Öte yandan Mustafa Râkım ile şâkirdinin yazıları arasındaki benzerliği, Sultan Mahmud’un yazdığı celî levhâların hocası tarafından tashîh edilmiş olduğunun delîli sayarak, "meş'um rivâyetin" doğruluğunu ispât ettiklerini zannedenler de bulunmaktadır. Her hoca gibi Mustafa Râkım’ın da şâkirdinin hattını kalem-i tashîhinden geçirdiği muhakkaktır. Ancak bu tashîhin yazının evsâfını tümüyle değiştirecek tarzda bir katkı olduğunu iddia etmek, gerçekten kabiliyetli bir hattat olan Sultan Mahmud Hân’a haksızlık olur.

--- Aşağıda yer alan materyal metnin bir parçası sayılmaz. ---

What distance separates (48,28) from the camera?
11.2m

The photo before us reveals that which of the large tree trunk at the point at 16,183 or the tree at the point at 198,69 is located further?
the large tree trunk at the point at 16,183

Nitekim hâlen Topkapı Sarayı'nda bulunan tashîhsiz elvâh-ı celîlesinden, “Râkım-ı sânî” denilebilecek derecede kudretli bir kaleme sahip olduğu anlaşılan Sultan Mahmud, kelimenin tam anlamıyla "hattın sultanı" ünvânına lâyıktır. Ayrıca o sâdece hüsn-i hatta ibrâz-ı mahâretle kalmamış, aynı zamanda yazının halk nazarında da mu'teber bir nesne olmasına ve memleketin dört bir yanına gönderdiği usta hattatlarla, en ücrâ beldelerde dahi gelişmesine hizmet etmiştir.